Maine's Department of Health and Human Services acknowledged this week that the system for setting reimbursements for MaineCare — the state version of Medicaid — is problematic. Speaking to the legislature's Health and Human Services Committee, MaineCare Director Michelle Probert said there actually isn't much of a system.

"They're changed, and then they're not changed again until somebody gets around to saying, 'maybe we should change those.' And whether that's a year or quite a few years, it varies."

Probert says that DHHS is undertaking a comprehensive evaluation to improve how it sets rates. But the review is expected to last through November, and that's time that Haynes-Rodgers says Shalom House just doesn't have. Though the nonprofit will continue providing other services, it is now working to find placements for the 170 clients served under community integration.

Catholic Charities has taken nearly two dozen of those clients. Spokesperson Judy Katzel says they'll receive services under a different model, called a Behavioral Health Home, which she says is more streamlined.

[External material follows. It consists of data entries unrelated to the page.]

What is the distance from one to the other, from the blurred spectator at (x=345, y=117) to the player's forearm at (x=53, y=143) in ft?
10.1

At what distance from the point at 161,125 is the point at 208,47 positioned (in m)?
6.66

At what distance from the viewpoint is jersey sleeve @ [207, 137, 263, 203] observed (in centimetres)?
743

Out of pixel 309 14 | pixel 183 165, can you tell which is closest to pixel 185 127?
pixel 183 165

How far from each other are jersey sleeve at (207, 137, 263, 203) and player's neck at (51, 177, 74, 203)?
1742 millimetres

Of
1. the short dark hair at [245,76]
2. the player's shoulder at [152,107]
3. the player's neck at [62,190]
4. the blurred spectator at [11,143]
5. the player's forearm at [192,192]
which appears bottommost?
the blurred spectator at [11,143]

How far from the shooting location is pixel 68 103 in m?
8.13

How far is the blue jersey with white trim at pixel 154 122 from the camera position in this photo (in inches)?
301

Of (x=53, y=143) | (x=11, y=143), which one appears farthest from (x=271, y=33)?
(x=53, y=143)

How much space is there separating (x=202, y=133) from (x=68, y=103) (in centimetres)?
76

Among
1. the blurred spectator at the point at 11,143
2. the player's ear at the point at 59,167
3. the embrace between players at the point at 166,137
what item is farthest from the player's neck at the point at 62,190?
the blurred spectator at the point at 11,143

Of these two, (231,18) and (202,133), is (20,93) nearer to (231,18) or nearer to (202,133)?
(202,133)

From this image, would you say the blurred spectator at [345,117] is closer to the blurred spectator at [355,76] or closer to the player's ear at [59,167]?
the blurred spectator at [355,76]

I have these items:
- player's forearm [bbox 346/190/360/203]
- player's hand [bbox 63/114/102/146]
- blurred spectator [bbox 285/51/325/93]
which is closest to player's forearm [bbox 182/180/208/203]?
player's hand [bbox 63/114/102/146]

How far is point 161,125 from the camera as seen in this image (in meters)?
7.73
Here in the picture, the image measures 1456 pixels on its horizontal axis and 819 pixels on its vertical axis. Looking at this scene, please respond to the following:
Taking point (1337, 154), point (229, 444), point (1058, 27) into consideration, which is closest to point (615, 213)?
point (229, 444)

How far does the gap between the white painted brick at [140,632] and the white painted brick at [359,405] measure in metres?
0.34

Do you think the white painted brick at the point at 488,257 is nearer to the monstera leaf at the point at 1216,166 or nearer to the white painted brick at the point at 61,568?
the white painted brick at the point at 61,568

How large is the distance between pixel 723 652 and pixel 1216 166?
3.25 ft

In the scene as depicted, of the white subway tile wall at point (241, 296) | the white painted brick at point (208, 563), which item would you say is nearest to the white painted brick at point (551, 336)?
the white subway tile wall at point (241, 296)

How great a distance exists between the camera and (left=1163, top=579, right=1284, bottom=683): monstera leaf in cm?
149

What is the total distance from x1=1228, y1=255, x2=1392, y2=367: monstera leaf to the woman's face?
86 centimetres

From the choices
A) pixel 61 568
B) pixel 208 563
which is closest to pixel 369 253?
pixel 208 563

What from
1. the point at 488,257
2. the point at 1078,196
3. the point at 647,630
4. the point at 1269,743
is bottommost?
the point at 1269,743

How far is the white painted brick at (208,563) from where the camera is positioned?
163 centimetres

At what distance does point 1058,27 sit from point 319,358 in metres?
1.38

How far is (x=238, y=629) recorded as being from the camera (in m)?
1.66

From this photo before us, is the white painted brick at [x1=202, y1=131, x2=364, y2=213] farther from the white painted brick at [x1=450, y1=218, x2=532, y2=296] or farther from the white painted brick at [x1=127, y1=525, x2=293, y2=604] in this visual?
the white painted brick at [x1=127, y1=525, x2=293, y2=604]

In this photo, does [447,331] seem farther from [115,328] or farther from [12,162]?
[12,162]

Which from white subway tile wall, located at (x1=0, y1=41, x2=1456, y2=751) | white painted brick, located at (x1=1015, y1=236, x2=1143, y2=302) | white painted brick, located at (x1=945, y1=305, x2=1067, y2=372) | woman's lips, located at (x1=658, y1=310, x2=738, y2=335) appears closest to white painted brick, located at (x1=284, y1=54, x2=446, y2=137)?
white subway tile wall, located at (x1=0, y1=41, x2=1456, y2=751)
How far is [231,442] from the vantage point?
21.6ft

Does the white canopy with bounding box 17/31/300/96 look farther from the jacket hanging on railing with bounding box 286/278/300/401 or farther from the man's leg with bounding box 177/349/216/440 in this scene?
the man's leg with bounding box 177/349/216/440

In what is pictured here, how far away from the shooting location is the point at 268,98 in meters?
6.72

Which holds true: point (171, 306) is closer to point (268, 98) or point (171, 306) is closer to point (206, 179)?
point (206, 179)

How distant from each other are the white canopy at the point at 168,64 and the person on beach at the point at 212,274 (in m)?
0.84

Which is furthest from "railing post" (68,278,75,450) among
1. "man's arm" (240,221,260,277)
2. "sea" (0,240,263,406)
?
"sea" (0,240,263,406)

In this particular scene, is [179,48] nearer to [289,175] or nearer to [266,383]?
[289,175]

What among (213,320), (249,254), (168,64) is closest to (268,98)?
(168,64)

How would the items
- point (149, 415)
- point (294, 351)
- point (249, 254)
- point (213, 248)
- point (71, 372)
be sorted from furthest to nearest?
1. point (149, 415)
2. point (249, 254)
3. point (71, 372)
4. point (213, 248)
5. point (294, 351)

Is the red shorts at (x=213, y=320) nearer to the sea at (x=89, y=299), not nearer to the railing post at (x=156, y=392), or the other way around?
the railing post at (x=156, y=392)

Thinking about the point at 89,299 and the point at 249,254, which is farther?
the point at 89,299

"In some respects it may well be easier for them because they may have had other providers providing some of the services. And they may have had to look at a couple of different places, and all of their records may have been in different places."

Katzel says the funding model is also more flexible and sustainable because it's a monthly payment, versus fee for service. She says while it's hard to watch other providers like Shalom House have to end a program: "the Behavioral Health Home is, I believe, where the industry is moving in general."

Statistics in Maine back that up. Recently, the number of people receiving services through Community Integration Services versus Behavioral Health Homes has essentially flipped. In the past four years, the number of people served through Community Integration Services has dropped by more than half and the number served through Behavioral Health Homes has more than doubled, to about 7,500 people.

But Haynes-Rodgers says that while Behavioral Health Homes are important, both models are needed to help people with mental illness live in their communities.

A spokesperson for DHHS says in addition to evaluating reimbursement rates, it also plans to evaluate the effectiveness of both models.

Originally published Jan. 23, 2020 at 5:38 p.m. ET.

Updated Jan. 24, 2020 at 6:22 a.m. ET.